- Instructions to follow
Give every line of the listing word for word, beginning at the first and including the line with "genus: Felis" as the last.

○ ○ ○ ○ ○ ○ ○

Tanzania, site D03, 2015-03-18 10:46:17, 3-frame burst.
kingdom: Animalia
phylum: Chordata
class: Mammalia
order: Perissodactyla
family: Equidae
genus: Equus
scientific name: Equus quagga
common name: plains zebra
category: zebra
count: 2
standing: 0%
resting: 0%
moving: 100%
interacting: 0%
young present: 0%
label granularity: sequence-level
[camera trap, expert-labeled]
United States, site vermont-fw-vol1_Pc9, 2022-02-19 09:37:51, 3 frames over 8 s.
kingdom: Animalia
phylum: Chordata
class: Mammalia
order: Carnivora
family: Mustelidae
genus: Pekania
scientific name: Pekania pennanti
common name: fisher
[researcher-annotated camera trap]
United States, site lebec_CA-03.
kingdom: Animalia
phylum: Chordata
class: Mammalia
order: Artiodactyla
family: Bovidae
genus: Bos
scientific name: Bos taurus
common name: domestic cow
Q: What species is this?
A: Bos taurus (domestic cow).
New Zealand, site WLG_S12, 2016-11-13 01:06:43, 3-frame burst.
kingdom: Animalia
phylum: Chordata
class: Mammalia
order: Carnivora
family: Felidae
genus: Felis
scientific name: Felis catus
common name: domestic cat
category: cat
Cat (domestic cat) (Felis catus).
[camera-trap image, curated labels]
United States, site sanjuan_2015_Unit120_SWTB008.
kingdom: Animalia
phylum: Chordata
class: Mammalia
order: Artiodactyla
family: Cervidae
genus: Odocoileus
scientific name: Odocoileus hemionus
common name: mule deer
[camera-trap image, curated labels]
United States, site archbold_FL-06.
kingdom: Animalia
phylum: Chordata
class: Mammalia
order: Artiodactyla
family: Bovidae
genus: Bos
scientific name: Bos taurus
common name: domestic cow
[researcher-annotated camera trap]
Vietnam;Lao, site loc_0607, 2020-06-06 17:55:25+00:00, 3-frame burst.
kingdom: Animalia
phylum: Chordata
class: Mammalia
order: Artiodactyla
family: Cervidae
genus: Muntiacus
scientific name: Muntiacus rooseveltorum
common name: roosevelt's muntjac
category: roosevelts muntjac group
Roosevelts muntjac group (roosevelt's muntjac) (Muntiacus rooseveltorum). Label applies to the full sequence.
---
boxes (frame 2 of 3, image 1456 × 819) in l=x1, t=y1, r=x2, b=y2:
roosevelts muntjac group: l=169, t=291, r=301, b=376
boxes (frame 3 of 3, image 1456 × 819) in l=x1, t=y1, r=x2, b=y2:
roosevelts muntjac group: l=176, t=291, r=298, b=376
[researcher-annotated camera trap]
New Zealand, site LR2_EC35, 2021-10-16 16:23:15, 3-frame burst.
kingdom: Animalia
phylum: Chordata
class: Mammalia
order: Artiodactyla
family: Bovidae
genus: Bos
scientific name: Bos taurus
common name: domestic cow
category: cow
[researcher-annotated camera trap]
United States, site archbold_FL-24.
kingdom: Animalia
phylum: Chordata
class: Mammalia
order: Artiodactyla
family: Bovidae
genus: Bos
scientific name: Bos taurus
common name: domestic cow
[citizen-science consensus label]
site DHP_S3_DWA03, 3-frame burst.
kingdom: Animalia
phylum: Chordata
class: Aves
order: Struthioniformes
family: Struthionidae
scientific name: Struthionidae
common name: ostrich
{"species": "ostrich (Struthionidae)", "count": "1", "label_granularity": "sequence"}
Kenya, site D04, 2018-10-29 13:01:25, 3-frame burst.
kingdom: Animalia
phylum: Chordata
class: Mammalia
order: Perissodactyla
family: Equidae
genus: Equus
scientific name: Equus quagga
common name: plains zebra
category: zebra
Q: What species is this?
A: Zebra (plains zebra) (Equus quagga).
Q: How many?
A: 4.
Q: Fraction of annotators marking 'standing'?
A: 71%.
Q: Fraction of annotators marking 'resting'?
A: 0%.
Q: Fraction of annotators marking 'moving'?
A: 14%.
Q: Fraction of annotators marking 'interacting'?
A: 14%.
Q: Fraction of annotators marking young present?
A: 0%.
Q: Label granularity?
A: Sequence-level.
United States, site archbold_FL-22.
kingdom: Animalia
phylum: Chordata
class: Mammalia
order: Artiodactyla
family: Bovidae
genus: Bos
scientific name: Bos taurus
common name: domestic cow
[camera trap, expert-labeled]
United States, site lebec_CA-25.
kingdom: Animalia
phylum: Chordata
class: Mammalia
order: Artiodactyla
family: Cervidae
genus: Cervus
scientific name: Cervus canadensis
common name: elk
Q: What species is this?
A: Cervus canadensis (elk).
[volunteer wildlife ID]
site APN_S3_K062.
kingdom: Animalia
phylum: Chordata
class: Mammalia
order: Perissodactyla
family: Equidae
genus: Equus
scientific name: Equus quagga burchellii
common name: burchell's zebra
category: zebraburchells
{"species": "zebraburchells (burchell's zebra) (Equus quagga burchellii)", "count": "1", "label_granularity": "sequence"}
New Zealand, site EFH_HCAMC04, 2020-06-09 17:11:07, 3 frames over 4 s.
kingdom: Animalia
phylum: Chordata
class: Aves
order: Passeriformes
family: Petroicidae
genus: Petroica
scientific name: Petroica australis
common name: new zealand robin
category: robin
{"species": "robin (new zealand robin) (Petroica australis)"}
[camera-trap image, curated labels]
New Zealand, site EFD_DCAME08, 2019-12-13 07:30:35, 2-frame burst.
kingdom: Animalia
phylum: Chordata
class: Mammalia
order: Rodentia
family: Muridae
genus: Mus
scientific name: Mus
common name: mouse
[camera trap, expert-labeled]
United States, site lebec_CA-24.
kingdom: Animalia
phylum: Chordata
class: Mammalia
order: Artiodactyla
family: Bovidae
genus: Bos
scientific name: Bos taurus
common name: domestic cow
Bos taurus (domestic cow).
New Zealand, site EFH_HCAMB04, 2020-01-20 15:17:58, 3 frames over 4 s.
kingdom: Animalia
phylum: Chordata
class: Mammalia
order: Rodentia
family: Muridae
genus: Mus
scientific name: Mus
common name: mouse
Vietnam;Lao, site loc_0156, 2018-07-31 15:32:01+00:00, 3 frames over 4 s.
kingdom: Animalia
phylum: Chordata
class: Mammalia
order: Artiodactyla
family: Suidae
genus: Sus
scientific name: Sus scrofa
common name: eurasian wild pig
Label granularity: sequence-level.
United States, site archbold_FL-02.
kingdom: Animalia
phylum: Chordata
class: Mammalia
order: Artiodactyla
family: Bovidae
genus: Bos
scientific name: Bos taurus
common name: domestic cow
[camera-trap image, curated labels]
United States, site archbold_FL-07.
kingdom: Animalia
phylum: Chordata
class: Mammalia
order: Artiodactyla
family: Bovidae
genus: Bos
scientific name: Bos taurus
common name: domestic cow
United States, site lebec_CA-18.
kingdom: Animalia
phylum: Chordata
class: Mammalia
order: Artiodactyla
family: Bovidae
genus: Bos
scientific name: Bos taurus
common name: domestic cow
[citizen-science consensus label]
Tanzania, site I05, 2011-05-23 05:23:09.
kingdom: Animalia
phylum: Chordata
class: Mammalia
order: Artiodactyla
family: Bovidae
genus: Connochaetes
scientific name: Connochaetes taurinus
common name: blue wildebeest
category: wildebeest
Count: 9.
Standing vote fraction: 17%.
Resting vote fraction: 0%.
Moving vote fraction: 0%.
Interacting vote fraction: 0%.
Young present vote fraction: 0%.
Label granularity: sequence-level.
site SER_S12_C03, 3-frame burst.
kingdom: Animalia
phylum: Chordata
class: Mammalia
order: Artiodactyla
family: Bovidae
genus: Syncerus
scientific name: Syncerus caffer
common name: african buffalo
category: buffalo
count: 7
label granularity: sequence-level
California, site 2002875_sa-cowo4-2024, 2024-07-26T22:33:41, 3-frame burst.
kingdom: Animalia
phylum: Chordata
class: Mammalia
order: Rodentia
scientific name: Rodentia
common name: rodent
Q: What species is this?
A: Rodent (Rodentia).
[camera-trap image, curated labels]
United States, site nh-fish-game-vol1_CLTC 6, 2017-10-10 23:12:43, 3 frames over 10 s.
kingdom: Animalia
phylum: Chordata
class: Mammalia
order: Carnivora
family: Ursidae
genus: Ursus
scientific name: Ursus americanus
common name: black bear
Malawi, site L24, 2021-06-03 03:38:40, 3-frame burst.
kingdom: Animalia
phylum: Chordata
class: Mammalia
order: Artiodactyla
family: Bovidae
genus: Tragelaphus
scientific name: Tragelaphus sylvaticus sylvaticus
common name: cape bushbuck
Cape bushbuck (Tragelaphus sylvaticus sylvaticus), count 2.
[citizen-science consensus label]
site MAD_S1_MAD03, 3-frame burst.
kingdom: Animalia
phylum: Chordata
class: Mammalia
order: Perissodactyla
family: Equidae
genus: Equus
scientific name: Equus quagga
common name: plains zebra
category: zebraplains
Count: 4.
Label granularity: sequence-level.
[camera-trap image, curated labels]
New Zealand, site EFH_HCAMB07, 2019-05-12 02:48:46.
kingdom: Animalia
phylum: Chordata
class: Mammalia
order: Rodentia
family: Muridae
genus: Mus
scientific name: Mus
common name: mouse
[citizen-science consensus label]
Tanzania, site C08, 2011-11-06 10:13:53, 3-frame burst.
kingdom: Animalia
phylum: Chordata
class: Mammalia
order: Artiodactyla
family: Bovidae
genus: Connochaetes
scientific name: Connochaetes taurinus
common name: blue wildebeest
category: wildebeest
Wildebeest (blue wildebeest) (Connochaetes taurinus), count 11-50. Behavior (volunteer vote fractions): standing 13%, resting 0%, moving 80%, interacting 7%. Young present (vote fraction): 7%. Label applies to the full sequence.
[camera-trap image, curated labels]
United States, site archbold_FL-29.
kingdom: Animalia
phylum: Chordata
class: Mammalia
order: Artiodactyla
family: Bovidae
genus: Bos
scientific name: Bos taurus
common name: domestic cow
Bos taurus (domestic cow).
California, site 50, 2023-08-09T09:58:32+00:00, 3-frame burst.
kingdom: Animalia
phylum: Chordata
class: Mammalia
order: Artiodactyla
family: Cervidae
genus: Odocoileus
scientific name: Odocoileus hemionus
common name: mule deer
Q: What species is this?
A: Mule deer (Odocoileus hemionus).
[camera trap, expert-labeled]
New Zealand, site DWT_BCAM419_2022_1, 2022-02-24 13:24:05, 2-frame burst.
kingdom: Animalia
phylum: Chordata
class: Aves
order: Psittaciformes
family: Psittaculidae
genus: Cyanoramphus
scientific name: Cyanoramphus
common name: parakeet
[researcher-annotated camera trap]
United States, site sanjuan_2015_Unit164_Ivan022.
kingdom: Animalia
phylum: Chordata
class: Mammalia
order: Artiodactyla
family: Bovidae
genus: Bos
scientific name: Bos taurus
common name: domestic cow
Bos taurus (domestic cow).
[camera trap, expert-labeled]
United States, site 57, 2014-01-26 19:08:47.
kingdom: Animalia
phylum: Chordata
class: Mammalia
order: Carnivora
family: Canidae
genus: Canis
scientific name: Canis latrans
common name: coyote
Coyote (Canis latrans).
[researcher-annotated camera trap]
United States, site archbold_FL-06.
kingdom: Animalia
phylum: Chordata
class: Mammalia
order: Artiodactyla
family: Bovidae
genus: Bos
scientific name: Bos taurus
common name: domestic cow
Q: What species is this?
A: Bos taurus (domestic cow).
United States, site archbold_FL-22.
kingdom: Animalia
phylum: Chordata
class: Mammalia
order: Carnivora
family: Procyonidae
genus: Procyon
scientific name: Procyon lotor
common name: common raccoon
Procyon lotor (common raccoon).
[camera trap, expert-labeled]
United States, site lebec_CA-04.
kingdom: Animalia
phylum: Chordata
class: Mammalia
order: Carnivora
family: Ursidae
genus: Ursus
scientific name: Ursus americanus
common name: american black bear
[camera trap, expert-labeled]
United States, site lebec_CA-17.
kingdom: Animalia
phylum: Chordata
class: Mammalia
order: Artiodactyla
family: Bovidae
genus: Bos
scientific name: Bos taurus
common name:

○ ○ ○ ○ ○ ○ ○

- Output for this exercise
Tanzania, site D03, 2015-03-18 10:46:17, 3-frame burst.
kingdom: Animalia
phylum: Chordata
class: Mammalia
order: Perissodactyla
family: Equidae
genus: Equus
scientific name: Equus quagga
common name: plains zebra
category: zebra
count: 2
standing: 0%
resting: 0%
moving: 100%
interacting: 0%
young present: 0%
label granularity: sequence-level
[camera trap, expert-labeled]
United States, site vermont-fw-vol1_Pc9, 2022-02-19 09:37:51, 3 frames over 8 s.
kingdom: Animalia
phylum: Chordata
class: Mammalia
order: Carnivora
family: Mustelidae
genus: Pekania
scientific name: Pekania pennanti
common name: fisher
[researcher-annotated camera trap]
United States, site lebec_CA-03.
kingdom: Animalia
phylum: Chordata
class: Mammalia
order: Artiodactyla
family: Bovidae
genus: Bos
scientific name: Bos taurus
common name: domestic cow
Q: What species is this?
A: Bos taurus (domestic cow).
New Zealand, site WLG_S12, 2016-11-13 01:06:43, 3-frame burst.
kingdom: Animalia
phylum: Chordata
class: Mammalia
order: Carnivora
family: Felidae
genus: Felis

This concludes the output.